Eventually, it would be of enormous utility add a figure depicting the intermolecular contacts between the a GPCR and its cognate ligand for each of the examples that the authors analyse. If it is not possible for each at least for most/some. The authors are strongly encouraged to fulfill this request. It will be extremely helpful for the readers.
Apart these major concerns there are also some minor comments that are below shortly listed:
1) the references could be trimmed because some look doubles;
2) it would be strongly appreciated if the authors could explain little bit more in detail the mechanisms of GPCR biased activation;
3) some details must be edited e.g. in the first sentence of the section "Introduction" (pag. 1 line 2) GPCRs they are not "a large superfamily of membrane receptors" as the authors state, but the GPCR family represents the largest family of cell-surface molecules involved in signal transmission!

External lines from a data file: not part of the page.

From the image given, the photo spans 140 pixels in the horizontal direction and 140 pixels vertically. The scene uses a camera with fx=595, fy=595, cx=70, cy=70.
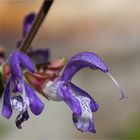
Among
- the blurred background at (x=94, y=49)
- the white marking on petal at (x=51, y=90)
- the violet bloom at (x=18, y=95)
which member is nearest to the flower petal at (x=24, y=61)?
the violet bloom at (x=18, y=95)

4) please clarify what does the superscript, beside the aminoacid, indicate. Rephrase sentence page page 4 line 164 "...share conserved serine residues, 5.42, 5.43, and 5.46". What does stand for serine residues 5.42, 5.43
5) few typo mistakes need to be edited
6) ref. #103 does not fit at all!!! remove or replace
7) minor spell check required
Author Response
We thank the Reviewer for his/her suggestions. We have corrected the errors in the text and references. We have also added an explanation for the Ballesteros-Weinstein numbering system for GPCRs. We have also added several new figures to illustrate the structural details discussed in the text. We have added more background and discussion regarding applications of the discussed research to drug discovery.
Reviewer 3 Report
The publication is a review and the topic suggests a broad aspect of the application of molecular dynamics in drug design. The subject matter is interesting and modern, however, the nature of the publication is a bit chaotic. The authors suggest that the publication focuses on the subject of biased activation (line 56), but in reality the work deals with a few different aspects.

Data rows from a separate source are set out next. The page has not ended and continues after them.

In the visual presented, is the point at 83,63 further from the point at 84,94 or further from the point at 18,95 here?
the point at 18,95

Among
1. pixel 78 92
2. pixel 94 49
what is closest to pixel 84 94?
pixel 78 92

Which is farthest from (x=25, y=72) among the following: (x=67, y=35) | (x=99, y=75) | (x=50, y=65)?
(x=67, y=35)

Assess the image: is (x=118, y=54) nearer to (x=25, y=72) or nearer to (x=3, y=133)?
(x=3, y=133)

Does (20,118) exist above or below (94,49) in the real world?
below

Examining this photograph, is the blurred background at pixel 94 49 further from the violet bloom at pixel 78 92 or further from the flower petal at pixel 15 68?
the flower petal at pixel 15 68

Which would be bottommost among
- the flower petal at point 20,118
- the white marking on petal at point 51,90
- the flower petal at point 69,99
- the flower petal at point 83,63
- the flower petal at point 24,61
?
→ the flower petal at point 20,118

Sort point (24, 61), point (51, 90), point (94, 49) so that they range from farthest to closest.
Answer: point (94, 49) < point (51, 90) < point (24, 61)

The subject of the application of molecular dynamics in the pharmacological aspect is very wide and in recent years the number of publications on this subject is huge one, it seems that the authors have treated this topic exceptionally selectively and focused on a few publications whose results have been presented.
In my opinion, the authors should develop the subject matter, analyze a broader range of publications on this subject or narrow down the scope of this work.

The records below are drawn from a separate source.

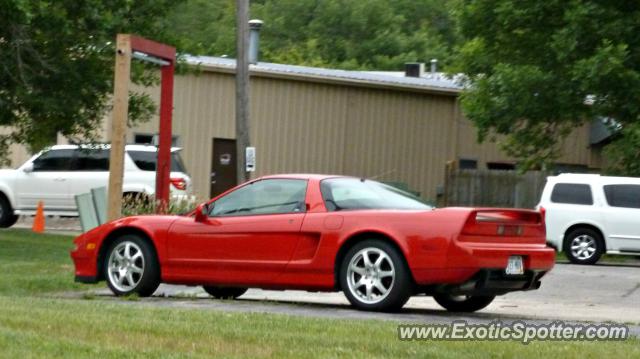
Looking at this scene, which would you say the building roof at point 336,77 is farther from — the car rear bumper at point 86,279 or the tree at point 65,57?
the car rear bumper at point 86,279

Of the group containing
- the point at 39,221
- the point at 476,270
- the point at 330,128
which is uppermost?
the point at 330,128

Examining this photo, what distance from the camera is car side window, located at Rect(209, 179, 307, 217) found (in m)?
14.1

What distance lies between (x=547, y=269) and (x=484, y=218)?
1.07 metres

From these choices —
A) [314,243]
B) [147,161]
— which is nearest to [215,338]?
[314,243]

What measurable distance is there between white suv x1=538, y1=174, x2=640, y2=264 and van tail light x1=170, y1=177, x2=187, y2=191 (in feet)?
25.9

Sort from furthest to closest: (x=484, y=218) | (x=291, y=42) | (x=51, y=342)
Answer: (x=291, y=42)
(x=484, y=218)
(x=51, y=342)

IIn my opinion, in this type of publication it would be worth to also briefly present the basic methodological aspects of molecular dynamics, which will expand the educational aspect of this publication
Author Response
We thank the Reviewer for his/her comments and suggestions. We have added several new figures to better illustrate the structural details discussed in the text. We have added more background and discussion regarding applications of the discussed research to drug discovery. As the Reviewer points out, there have been many papers covering structure-based drug discovery for GPCRs recently. Thus, we have focused on a specific aspect, that of molecular dynamics applied to GPCRs, which we feel have not been as well covered. There are also many reviews of MD simulation methodology already, many of which we have cited. We have added additional information and citations of methods such as accelerated MD and metadynamics. We think a lengthier review would be more appropriate for a specialized review journal rather IJMS. Thank you for your thoughtful comments.
Round 2
Reviewer 2 Report
The revised version of the review titled "Insights from molecular dynamics simulations for GPCR drug discovery" by Zou Y. et al. benefited from the introduced adjustments -especially the implementation concerning the figures-. I thank the authors for their efforts aimed to substantially improve the manuscript. I appreciated the job, thus currently I consider the manuscript acceptable for publication in IJMS.
Author Response
Thank you. We have further improved Figs. 6-8 upon the suggestions of the Editor.